Remove duplicates with a given condition and return unique list of tuples in python-CodePudding

I have a list of tuples as below :

ls = [("red", "apple"), ("black", "grapes"),
      ("green", "apple"), ("yellow", "banana"),
      ("white", "litchi"), ("brown", "grapes")]

If you notice, I have both red and green "apple" as well as black and brown "grapes". So I want to remove any one tuple and retain the another one, the output should look like:

output = [("red", "apple"), ("black", "grapes"),
          ("yellow", "banana"), ("white", "litchi")]

so in the output (green apple) and (brown grapes) is removed.

Is there any way to achieve this? I tried many times but could not figure out. Please help.. :)

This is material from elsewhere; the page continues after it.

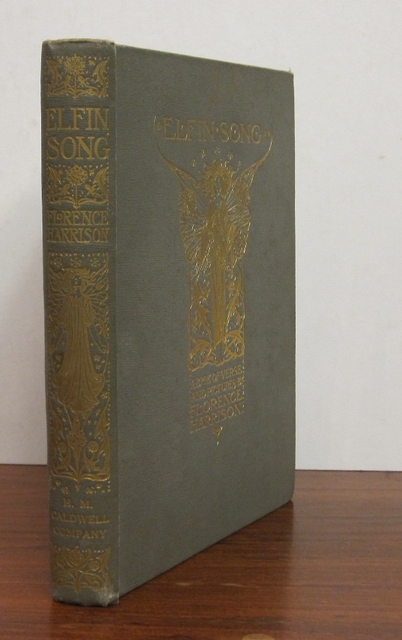 Elfin Song: A Book of Verse and Pictures. Florence HARRISON.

CodePudding user response：

If need remove duplicates by second value of tuples use DataFrame.drop_duplicates:

a = pd.DataFrame(ls).drop_duplicates([1]).apply(tuple, 1).tolist()
print (a)
[('red', 'apple'), ('black', 'grapes'), ('yellow', 'banana'), ('white', 'litchi')]

CodePudding user response：

I managed to to that converting the list to a Pandas DataFrame, removing the duplicates based on the "fruit" attribute, and then converting it back to a list of tuples.

import pandas as pd

ls = [("red", "apple"), ("black", "grapes"),
      ("green", "apple"), ("yellow", "banana"),
      ("white", "litchi"), ("brown", "grapes")]

df = pd.DataFrame (ls, columns=["color", "fruit"])
df.drop_duplicates (subset=["fruit"], keep="first", inplace=True)

print (list(df.to_records(index=False)))

CodePudding user response：

pandas is overkill for this. It can be done without importing any extra modules.

Create an intermediate dictionary then reconstruct the list of tuples from that:

ls = [("red", "apple"), ("black", "grapes"),
      ("green", "apple"), ("yellow", "banana"),
      ("white", "litchi"), ("brown", "grapes")]

d = [(v, k) for k, v in {v:k for k, v in ls}.items()]

print(d)

Output:

[('green', 'apple'), ('brown', 'grapes'), ('yellow', 'banana'), ('white', 'litchi')]